By seven that evening, the authorities had a problem, and with the Western press at a safe distance, more than four hundred and fifty policemen in riot gear and equipped with helmets and clubs rushed into the building and surrounded the group. The lieutenant general of the Moscow police, backed by this threat of extreme force, got them to acquiesce. They would leave. But they returned the following day, only to be greeted by the minister of the interior, surrounded by police officers: "Zionism is Fascism!" he yelled at them. "No one can try to prevent the Soviets from building Communism and go unpunished. You should not forget what we did with the Tatars!" Mark Azbel recorded what happened next: "The people from Riga, with their reinforcements, remained silent and obdurate. And with international attention focused upon these demonstrations, the authorities felt themselves prevented from using force. In the end, they had to back down. They finally offered to reconsider the entire list, as a unit, and only then did the refuseniks leave. The majority of them got out of the country within two weeks."

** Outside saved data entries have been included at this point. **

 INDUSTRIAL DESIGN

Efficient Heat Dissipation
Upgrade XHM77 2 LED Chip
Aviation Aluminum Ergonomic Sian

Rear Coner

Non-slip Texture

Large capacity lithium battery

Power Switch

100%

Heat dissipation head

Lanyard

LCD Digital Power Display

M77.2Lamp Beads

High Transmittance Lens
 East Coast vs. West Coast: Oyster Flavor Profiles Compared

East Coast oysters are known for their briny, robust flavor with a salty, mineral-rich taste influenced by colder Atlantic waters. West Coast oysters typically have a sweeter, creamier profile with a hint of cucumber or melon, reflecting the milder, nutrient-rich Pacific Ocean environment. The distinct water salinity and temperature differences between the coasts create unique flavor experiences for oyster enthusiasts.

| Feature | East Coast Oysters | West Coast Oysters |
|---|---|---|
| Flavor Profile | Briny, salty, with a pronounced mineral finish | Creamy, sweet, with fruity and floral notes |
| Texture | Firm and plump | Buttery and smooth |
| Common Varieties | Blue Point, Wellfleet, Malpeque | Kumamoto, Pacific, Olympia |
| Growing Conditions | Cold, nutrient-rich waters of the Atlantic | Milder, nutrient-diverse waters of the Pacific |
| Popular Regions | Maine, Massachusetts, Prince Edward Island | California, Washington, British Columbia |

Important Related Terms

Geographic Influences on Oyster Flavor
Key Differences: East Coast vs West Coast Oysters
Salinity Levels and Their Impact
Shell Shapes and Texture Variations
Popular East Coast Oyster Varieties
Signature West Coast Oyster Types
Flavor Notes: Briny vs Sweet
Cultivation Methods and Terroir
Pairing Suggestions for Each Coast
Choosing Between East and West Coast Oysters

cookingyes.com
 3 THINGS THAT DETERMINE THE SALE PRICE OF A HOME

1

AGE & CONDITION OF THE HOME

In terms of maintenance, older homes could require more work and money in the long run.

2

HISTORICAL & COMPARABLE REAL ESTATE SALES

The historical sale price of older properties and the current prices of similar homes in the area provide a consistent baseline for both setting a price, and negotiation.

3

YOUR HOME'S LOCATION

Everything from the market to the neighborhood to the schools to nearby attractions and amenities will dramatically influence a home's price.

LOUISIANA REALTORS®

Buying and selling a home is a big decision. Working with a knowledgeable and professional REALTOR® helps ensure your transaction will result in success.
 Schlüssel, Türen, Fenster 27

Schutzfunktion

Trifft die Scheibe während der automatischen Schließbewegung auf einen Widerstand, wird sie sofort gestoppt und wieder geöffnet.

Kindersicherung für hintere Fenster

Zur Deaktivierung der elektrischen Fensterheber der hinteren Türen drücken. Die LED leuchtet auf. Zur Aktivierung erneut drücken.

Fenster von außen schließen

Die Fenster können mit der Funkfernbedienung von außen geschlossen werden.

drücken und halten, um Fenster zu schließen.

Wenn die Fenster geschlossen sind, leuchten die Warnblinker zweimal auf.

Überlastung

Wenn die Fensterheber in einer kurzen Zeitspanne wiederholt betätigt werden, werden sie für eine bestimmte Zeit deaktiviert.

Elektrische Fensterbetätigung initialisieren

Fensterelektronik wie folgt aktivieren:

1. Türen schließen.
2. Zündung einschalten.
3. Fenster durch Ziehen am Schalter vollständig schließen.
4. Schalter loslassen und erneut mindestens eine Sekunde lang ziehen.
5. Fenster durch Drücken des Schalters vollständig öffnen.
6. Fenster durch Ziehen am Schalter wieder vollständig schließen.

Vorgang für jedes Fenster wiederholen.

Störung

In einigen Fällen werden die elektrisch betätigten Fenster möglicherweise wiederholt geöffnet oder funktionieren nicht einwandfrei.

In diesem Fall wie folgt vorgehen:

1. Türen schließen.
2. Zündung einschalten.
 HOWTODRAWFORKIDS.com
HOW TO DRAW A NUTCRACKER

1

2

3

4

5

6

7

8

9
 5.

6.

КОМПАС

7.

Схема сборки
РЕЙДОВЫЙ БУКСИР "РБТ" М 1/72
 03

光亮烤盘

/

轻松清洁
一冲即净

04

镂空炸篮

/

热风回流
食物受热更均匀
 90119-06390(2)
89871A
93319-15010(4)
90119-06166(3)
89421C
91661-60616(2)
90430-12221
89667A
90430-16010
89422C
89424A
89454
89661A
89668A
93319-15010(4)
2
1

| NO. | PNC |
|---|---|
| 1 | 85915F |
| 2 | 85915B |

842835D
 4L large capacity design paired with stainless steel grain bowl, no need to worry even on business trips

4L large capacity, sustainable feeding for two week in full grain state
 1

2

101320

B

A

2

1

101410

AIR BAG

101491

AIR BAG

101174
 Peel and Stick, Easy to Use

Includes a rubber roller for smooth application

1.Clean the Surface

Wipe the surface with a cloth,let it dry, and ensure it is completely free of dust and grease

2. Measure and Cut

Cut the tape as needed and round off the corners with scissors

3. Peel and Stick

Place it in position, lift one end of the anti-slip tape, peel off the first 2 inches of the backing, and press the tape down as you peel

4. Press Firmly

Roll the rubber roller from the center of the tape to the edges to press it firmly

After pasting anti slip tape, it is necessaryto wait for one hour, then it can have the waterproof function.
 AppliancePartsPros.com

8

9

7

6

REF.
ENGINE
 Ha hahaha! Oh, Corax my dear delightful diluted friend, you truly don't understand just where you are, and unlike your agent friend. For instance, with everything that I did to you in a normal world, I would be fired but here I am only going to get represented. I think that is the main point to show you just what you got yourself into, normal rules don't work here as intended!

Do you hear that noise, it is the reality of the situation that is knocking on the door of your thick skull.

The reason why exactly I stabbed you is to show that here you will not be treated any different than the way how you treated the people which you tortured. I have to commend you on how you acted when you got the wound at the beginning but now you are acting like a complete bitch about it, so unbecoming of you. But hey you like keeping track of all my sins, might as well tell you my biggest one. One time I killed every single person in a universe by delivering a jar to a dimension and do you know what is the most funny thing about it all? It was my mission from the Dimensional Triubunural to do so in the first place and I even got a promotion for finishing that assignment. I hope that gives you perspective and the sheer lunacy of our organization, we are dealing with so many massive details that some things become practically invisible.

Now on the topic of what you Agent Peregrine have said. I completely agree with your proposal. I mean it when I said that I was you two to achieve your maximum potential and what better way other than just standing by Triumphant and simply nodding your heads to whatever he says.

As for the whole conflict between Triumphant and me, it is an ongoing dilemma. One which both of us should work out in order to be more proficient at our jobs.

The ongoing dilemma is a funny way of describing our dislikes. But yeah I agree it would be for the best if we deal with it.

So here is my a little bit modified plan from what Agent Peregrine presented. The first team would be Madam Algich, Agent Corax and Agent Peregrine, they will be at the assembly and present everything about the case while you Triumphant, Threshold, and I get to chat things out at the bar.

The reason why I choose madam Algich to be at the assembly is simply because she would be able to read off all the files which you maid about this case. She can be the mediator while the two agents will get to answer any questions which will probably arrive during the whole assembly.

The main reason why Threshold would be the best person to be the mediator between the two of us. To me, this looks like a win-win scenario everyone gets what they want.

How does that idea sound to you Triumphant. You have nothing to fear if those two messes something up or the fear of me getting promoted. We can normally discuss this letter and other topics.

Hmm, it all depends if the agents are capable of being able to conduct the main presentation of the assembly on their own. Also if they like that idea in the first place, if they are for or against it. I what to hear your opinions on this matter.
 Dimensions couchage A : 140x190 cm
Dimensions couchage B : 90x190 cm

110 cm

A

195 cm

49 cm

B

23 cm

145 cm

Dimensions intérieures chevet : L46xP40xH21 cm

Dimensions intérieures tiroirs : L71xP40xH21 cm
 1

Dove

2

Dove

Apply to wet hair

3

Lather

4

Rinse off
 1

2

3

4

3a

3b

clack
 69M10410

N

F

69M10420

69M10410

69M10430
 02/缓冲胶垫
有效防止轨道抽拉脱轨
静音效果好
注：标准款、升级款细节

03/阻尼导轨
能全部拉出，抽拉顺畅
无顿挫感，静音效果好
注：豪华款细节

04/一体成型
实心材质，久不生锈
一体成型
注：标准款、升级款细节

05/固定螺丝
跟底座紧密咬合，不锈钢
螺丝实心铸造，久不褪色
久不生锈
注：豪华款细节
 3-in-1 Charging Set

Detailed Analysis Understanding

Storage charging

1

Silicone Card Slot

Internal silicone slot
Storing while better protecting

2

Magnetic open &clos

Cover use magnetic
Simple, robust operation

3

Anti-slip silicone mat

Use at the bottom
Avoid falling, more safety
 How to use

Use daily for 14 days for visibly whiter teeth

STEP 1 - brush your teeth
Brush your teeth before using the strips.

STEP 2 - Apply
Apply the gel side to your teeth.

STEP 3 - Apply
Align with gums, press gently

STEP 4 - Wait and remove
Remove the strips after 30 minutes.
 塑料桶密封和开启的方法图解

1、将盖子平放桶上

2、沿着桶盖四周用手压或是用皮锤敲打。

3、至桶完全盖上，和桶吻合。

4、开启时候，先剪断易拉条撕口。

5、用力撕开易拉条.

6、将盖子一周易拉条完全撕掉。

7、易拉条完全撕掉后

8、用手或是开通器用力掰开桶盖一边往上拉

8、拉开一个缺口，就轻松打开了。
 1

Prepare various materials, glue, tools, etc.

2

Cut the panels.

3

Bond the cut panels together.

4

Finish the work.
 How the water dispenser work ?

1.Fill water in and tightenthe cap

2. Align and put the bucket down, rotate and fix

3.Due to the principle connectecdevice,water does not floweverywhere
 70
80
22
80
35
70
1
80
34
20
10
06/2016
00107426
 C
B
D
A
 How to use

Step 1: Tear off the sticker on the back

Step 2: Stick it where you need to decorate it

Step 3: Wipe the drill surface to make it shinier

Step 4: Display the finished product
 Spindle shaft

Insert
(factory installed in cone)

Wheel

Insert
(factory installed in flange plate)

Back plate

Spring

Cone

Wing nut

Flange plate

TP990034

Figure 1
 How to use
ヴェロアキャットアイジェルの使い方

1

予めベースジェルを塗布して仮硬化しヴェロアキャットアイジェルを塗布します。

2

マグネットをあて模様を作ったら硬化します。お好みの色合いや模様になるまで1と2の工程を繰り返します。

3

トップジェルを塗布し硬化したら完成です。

A few days later, Volodya Slepak stood with a group of almost a hundred Moscow refuseniks at the Presidium and presented a petition signed by 213 people. This time, they wanted more than a reexamination of their own cases. They asked that those Jews being held in connection with the Leningrad hijacking be either released or given retrials immediately (the second Leningrad trial and the trials in Riga and Kishinev had yet to take place). They were told that this issue was under the jurisdiction of the prosecutor general, Roman Rudenko, renowned as the chief Soviet prosecutor at the Nuremberg trials. A smaller group of about fifty refuseniks, including Slepak, walked over to Rudenko's office on Pushkinskaya Street. There they waited, ignored, until a group of thirty policemen in riot gear stormed the reception room. They grabbed Slepak by the arm, lifted him up from where he was sitting on the ground, and escorted him and the rest of the group onto a bus parked outside.
The KGB liked to give fifteen-day detentions. It was a convenient weapon in their war against the dissidents, obviating the need for formal charges. Two weeks in a bare cell without decent food was uncomfortable enough to act as a deterrent for most people. Slepak was brought into a small interrogation room and questioned for twenty minutes. They wanted the names of leaders and any connections to the democrats. Slepak said nothing. He simply repeated his demands and then added that, if he was not released immediately, he would begin a hunger strike. The others said the same.
That night for the first time in his life, Volodya Slepak slept in a jail cell. It had two iron beds with no mattresses, a table and bench bolted to the floor. A small tin drum in the corner served as a toilet. His cellmate was Victor Polsky, a physicist and one of Volodya's closest friends. He was part of the group of Jews Slepak had met during his years working at the Scientific Institute for TV Research; his family was one of the ones the Slepaks camped with in the summers. Polsky had also lost his job. Redheaded and blue-eyed, he had an unusually forceful presence (his nickname was Commander), and from the moment he became a refusenik he was determined to sign every petition, be part of every protest. Old friends, he and Slepak tried to make the best of their situation.